Под влиянием того же религиозно-моралистического настроения историком нашим неверно освещены некоторые национальные черты персов и их поведение на войне. Исходя из того убеждения, что поражение персов эллинами было заслуженным от богов уничижением их[188], историк приписывает им во многих случаях такую религиозную исключительность и бессмысленную жестокость, которая не находит себе подтверждения в наших сведениях о персах. Так, в рассказе о взятии Афин Ксерксом Ктесий не только не упоминает об избиении афинских старцев в храме и об ограблении святилища, но даже отмечает то обстоятельство, что персы сожгли город, покинутый населением за исключением акрополя; только после того, как ночью бежали отсюда последние воины, сожжен был и акрополь.
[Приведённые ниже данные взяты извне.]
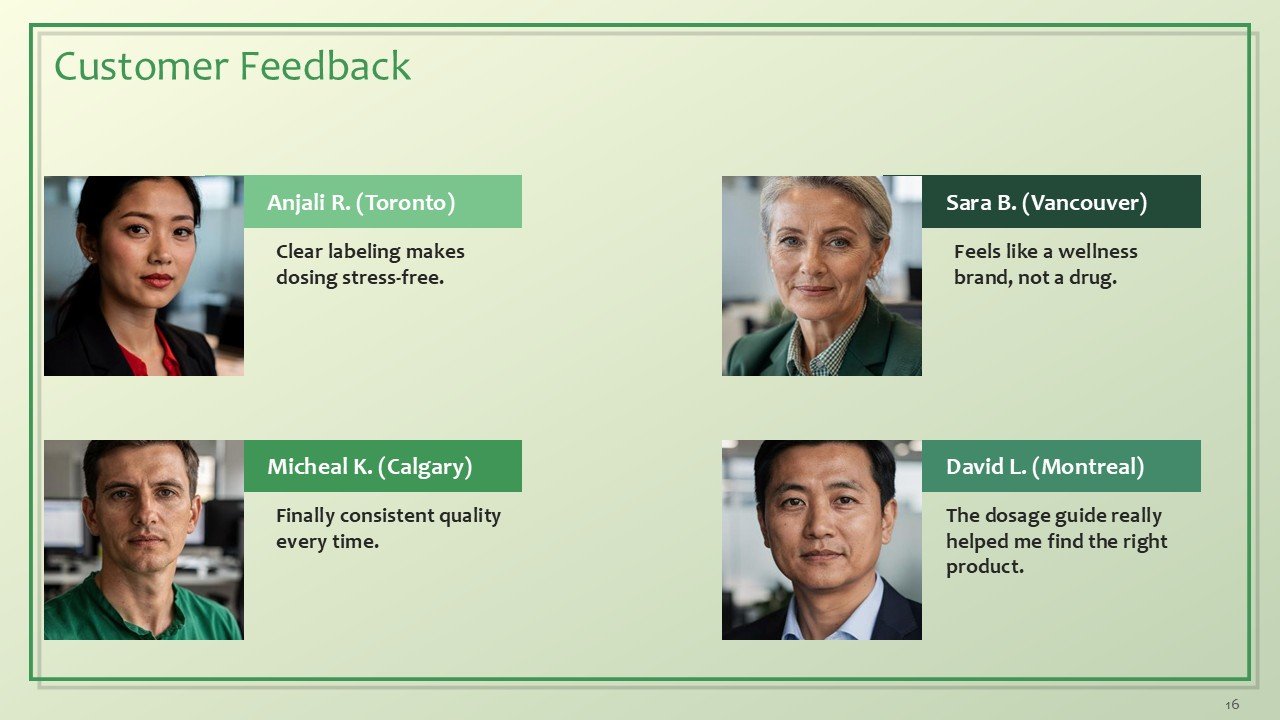 Customer Feedback

Anjali R. (Toronto)

Clear labeling makes dosing stress-free.

Sara B. (Vancouver)

Feels like a wellness brand, not a drug.

Micheal K. (Calgary)

Finally consistent quality every time.

David L. (Montreal)

The dosage guide really helped me find the right product.

16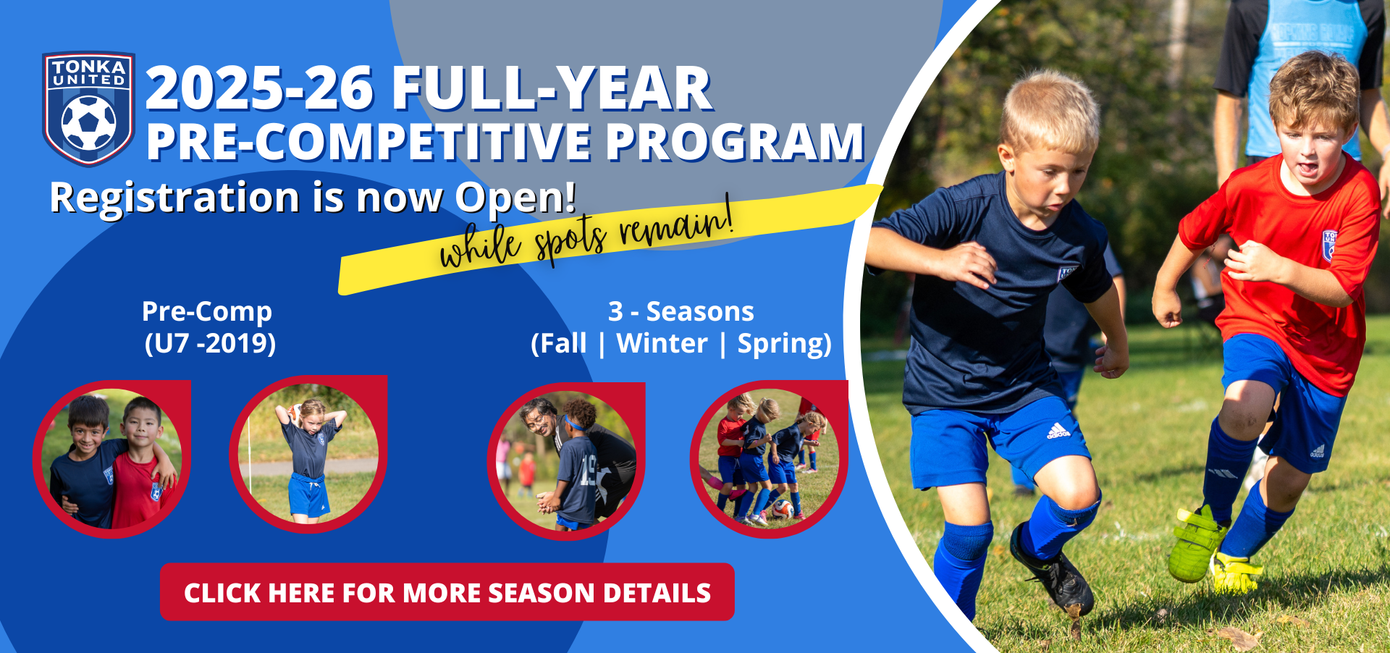 TONKA UNITED

2025-26 FULL-YEAR
PRE-COMPETITIVE PROGRAM

Registration is now Open!

while spots remain!

Pre-Comp
(U7 -2019)

3 - Seasons
(Fall | Winter | Spring)

CLICK HERE FOR MORE SEASON DETAILS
Напротив, для Геродота подробность эта имела большое значение, как отвечающая общей тенденции его труда: кощунство и святотатство варваров, ограбивших святилище, умертвивших тех старцев, которые в качестве молящих о защите (ικεται) искали убежища в храме, не могли остаться без отмщения[189], как у Эсхила, так и у нашего историка неоднократно выражена мысль, что персы оскорбляли эллинские святыни, разрушали и сжигали храмы, за что и наказаны богами[190]. Что кощунство персов преувеличено, с успехом доказал уже в XVIII веке Валькенар; это ясно видно из самого Геродота, потому что и он мог привести только весьма немногие случаи оскорбления святынь персами[191]. Равным образом не подлежит сомнению, что рассказ о покушении персов ограбить и уничтожить дельфийский храм сильно преувеличен и приукрашен[192], с чем соглашается такой почти безусловный почитатель нашего историка, как издатель и комментатор Бэр.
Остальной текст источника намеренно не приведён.